We read with great interest the articles by Lai et al.1 and Veldt et al.2, which show an association between diabetes mellitus and hepatocellular carcinoma (HCC) for patients with chronic hepatitis C. Both of their results indicate that diabetes mellitus is not significantly associated with the development of HCC (P = 0.37 and P = 0.066, respectively) among patients with chronic hepatitis C. But Veldt et al. further performed a subgroup analysis on patients with Ishak fibrosis score 6 (n = 303), in which diabetes mellitus is significantly associated with the development of HCC (P = 0.0087).

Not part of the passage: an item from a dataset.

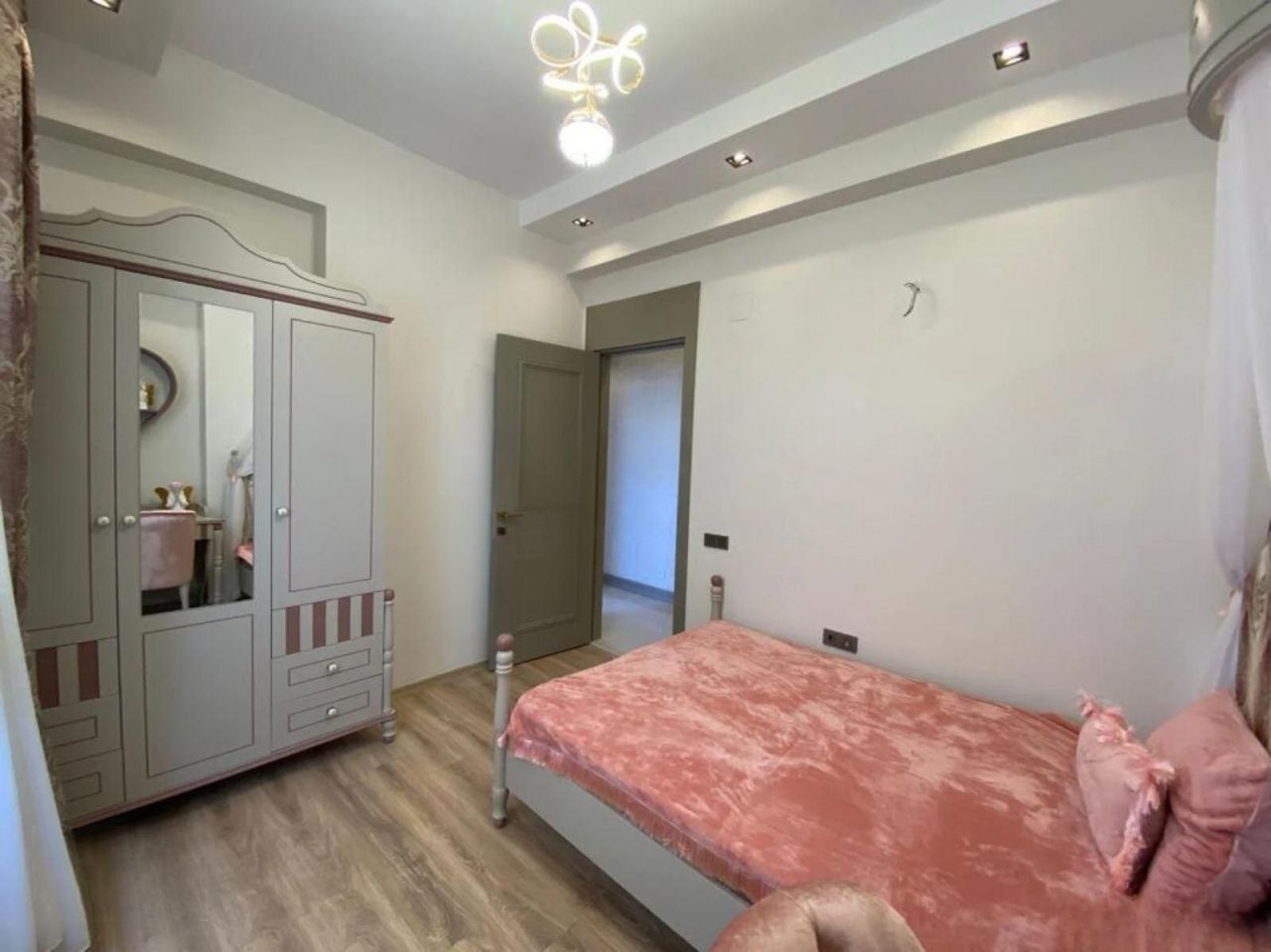 Квартира в Мерсине, Турция, 180 м2 фото 2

We have two questions concerning the results. First, we know that the metabolic pathway and the carcinogenic effect of hepatitis C virus (HCV) are two potential ways for the progression of HCC among patients with chronic hepatitis C and diabetes mellitus. The prospective study by Lai et al.1 demonstrates that the effect of diabetes on the risk of developing HCC plays a more important role in those who are HCV negative than in those who are HCV positive. Only patients with diabetes who are HCV negative have a risk of developing HCC. It seems the increased risk is not explained by the presence of hepatitis C infection. We wonder whether this result could conclude further that the metabolic pathway is more important than the effect of HCV infection on hepatocarcinogenesis. Perhaps HCV has a carcinogenic effect in part by its role in metabolic abnormality. Second, Veldt et al.2 found that among enrolled patients with chronic hepatitis C and advanced fibrosis or cirrhosis (Ishak score 4 to 6), 11 patients (13%) with diabetes developed HCC. However, these patients all had an Ishak fibrosis score of 6. None of the patients with diabetes who had an Ishak fibrosis score of 4 or 5 developed HCC. We think presence of the same Ishak fibrosis score does not indicate a similar severity of hepatic damage. Levels of alanine aminotransferase, aspartate aminotransferase, alkaline phosphatase, and gamma-glutamyl transpeptidase significantly express the severity of liver damage. In fact, the prevalence of subjects with abnormal levels of enzymes increases as the liver disease advances. Thus, these parameters also should be evaluated for the analysis. In addition, serum alpha-fetoprotein level at entry is suggested as a risk factor for HCC, whereas this is not confirmed in this study.
At present, it is difficult to sort out possible interactions between diabetes and hepatitis C in causing HCC. The relationship between diabetes mellitus, chronic hepatitis C, and HCC should be evaluated further, with a focus on risk factors such as the levels of elevated liver enzymes and alpha-fetoprotein.